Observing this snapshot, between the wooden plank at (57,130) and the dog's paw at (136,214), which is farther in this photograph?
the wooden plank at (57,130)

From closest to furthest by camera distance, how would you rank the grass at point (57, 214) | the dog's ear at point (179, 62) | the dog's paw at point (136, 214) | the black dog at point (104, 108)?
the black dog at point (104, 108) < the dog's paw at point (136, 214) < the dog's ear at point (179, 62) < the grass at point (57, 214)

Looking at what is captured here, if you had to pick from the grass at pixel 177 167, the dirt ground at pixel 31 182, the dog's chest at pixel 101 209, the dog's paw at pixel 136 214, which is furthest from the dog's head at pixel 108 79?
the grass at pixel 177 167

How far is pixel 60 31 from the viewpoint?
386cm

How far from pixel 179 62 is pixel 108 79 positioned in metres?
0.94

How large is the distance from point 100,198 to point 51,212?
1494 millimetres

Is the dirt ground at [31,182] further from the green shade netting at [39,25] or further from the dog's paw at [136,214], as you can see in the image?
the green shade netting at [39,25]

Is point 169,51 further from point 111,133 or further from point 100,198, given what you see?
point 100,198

==

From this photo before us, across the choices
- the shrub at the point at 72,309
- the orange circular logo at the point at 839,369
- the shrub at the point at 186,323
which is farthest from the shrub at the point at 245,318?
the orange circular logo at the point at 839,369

--

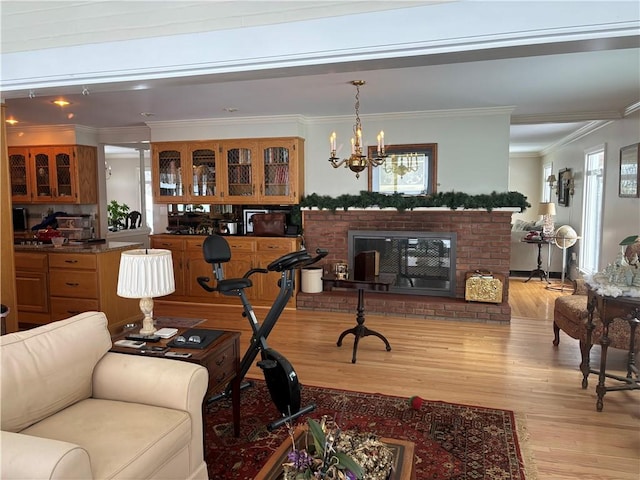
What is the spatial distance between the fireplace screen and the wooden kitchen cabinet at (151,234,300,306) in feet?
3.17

GEGEBENE ANWEISUNG:
Ersetze bitte in den Zeilen von der Zeile mit „Observing this snapshot, between“ bis zur Zeile mit „1494 millimetres“ das Wort „viewpoint“ durch „camera“. Gib nur diese Zeilen aus, sonst unverändert.

ANTWORT:
Observing this snapshot, between the wooden plank at (57,130) and the dog's paw at (136,214), which is farther in this photograph?
the wooden plank at (57,130)

From closest to furthest by camera distance, how would you rank the grass at point (57, 214) | the dog's ear at point (179, 62) | the dog's paw at point (136, 214) | the black dog at point (104, 108)?
the black dog at point (104, 108) < the dog's paw at point (136, 214) < the dog's ear at point (179, 62) < the grass at point (57, 214)

Looking at what is captured here, if you had to pick from the grass at pixel 177 167, the dirt ground at pixel 31 182, the dog's chest at pixel 101 209, the dog's paw at pixel 136 214, which is furthest from the dog's head at pixel 108 79?
the grass at pixel 177 167

How far is pixel 60 31 from the camera?
386cm

How far from pixel 179 62 is pixel 108 79 positioned in metres?
0.94

How large is the distance from point 100,198 to point 51,212?
1494 millimetres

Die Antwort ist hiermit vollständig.